Count the lines in the material that contain the string "millimetres", treating uppercase and lowercase letters as distinct, and state only the resulting number.

--- start of Listed records ---

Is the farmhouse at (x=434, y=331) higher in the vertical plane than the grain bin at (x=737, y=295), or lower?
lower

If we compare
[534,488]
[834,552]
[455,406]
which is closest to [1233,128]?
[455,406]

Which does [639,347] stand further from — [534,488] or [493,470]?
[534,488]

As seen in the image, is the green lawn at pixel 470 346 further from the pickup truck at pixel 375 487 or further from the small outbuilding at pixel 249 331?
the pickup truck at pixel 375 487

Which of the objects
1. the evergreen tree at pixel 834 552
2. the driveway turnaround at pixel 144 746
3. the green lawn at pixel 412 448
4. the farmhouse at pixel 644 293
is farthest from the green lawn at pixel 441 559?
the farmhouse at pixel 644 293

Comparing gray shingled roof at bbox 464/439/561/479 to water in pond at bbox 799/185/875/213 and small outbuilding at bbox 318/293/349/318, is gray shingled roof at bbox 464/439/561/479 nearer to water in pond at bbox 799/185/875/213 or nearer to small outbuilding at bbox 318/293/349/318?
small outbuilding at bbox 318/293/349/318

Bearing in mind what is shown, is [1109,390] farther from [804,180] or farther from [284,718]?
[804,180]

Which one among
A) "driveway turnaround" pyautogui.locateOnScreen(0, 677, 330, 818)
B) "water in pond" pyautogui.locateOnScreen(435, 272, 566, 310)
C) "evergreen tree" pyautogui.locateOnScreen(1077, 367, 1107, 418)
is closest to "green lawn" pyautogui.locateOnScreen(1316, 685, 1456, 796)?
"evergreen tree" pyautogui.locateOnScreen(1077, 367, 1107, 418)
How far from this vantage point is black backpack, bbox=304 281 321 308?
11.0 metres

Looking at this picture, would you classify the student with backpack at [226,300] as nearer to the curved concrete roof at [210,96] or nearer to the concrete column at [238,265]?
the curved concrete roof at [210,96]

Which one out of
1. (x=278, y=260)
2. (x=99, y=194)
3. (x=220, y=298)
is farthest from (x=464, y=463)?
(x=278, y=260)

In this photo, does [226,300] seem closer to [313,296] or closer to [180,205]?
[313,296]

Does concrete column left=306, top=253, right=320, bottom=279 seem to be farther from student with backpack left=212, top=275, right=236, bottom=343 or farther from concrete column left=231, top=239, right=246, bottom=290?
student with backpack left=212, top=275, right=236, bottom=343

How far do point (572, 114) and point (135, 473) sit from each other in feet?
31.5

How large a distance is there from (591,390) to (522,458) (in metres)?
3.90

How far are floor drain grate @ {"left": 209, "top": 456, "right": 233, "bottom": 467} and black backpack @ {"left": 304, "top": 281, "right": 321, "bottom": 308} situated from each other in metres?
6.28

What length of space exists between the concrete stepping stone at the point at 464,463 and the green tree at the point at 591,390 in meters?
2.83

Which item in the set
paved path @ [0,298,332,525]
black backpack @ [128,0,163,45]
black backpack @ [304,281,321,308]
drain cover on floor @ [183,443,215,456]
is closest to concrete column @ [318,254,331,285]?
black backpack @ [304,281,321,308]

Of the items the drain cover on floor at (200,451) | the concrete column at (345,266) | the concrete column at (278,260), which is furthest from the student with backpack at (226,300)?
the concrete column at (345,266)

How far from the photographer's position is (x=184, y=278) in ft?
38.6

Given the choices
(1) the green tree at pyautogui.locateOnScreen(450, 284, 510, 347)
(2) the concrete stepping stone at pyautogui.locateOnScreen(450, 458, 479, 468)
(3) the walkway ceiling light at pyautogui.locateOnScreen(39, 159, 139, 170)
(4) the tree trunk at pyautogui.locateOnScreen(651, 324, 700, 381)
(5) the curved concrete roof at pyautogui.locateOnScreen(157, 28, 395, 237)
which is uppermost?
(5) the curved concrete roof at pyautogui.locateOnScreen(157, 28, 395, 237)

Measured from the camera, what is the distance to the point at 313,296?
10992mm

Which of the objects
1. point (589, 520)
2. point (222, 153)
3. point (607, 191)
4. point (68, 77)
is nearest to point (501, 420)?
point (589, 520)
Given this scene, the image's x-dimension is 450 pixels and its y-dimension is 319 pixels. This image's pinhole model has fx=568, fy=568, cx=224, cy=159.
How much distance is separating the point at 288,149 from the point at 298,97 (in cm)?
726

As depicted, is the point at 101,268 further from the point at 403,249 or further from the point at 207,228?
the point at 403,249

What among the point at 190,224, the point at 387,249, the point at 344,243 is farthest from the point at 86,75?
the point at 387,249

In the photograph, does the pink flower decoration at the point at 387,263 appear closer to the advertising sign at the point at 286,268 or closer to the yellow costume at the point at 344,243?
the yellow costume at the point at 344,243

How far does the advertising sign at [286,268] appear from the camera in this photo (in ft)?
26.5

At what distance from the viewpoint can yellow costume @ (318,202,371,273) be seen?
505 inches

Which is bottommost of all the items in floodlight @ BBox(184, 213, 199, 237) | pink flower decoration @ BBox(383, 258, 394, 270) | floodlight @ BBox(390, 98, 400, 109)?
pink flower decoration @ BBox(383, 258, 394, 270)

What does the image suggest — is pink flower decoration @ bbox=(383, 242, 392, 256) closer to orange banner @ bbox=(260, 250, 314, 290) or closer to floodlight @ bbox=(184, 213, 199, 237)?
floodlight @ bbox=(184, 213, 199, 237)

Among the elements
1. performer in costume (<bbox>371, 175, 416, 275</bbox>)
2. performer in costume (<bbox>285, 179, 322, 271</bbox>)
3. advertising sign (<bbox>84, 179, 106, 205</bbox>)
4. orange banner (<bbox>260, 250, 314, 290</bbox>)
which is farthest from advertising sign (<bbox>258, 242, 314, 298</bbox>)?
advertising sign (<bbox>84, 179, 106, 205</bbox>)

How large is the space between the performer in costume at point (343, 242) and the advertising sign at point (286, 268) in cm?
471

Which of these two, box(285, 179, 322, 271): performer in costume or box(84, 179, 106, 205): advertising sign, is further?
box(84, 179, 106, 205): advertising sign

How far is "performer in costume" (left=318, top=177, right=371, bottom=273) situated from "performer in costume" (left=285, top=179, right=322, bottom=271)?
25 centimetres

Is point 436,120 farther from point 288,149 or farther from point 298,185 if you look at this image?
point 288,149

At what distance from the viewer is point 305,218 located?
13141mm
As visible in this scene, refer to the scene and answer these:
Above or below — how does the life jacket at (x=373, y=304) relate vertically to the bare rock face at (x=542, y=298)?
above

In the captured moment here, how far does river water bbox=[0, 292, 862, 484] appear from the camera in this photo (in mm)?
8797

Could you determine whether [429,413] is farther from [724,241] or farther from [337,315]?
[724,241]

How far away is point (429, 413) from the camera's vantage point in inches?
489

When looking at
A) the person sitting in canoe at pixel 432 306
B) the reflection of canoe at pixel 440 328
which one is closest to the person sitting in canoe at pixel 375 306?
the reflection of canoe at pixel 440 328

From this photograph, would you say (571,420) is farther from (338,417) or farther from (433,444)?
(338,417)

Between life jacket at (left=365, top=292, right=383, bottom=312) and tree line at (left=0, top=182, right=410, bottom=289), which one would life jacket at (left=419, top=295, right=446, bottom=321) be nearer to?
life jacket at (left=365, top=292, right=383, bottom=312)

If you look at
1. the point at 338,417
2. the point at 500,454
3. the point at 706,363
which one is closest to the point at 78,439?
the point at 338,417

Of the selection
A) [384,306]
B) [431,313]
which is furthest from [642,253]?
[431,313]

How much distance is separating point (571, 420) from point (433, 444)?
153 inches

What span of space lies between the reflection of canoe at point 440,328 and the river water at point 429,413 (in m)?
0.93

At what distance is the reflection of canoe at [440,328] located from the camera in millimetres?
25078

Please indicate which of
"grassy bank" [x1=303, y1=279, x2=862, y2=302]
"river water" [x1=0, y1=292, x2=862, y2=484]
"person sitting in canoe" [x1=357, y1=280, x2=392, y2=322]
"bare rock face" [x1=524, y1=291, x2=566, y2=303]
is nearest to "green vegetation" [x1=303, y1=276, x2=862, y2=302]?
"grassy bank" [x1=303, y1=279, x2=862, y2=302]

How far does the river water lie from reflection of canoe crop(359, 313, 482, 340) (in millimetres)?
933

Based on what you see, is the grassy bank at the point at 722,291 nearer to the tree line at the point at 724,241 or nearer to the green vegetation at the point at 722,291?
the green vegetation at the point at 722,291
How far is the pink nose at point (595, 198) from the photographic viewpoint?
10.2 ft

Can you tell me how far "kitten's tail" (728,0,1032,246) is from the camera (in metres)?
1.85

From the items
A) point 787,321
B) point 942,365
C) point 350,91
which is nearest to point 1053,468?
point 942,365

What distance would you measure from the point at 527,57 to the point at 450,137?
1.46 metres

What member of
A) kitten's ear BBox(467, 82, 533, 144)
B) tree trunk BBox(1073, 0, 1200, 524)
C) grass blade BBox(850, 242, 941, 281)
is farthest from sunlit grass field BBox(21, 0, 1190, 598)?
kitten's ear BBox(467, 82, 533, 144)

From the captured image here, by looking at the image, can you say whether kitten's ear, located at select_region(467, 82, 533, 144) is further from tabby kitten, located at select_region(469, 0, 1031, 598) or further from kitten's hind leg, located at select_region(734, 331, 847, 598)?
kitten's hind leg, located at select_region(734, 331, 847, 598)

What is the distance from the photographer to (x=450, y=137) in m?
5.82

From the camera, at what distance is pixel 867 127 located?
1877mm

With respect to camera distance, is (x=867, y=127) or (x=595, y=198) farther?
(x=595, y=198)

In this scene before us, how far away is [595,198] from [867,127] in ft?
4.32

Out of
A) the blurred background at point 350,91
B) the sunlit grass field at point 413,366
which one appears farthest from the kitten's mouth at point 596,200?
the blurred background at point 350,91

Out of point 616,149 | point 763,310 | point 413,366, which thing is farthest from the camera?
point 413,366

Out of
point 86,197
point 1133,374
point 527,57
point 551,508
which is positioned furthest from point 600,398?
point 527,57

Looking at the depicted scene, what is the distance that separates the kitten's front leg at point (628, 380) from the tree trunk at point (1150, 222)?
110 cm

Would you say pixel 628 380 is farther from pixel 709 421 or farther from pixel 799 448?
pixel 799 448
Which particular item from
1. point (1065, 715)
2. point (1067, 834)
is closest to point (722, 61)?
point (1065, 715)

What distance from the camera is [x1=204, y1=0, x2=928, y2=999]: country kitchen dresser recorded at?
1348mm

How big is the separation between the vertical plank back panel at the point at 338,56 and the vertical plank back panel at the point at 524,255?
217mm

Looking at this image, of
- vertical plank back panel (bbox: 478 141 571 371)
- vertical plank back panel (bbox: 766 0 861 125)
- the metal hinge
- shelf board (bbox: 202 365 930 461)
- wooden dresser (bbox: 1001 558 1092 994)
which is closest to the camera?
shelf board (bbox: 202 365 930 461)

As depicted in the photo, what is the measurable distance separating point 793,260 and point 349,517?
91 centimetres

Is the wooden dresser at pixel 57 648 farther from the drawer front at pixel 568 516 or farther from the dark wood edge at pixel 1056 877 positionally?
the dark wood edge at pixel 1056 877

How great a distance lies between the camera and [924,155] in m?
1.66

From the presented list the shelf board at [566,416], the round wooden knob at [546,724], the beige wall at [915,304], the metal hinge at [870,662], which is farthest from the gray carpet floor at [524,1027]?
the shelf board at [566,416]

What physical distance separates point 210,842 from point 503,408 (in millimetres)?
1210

--- end of Listed records ---

▸ Answer below
3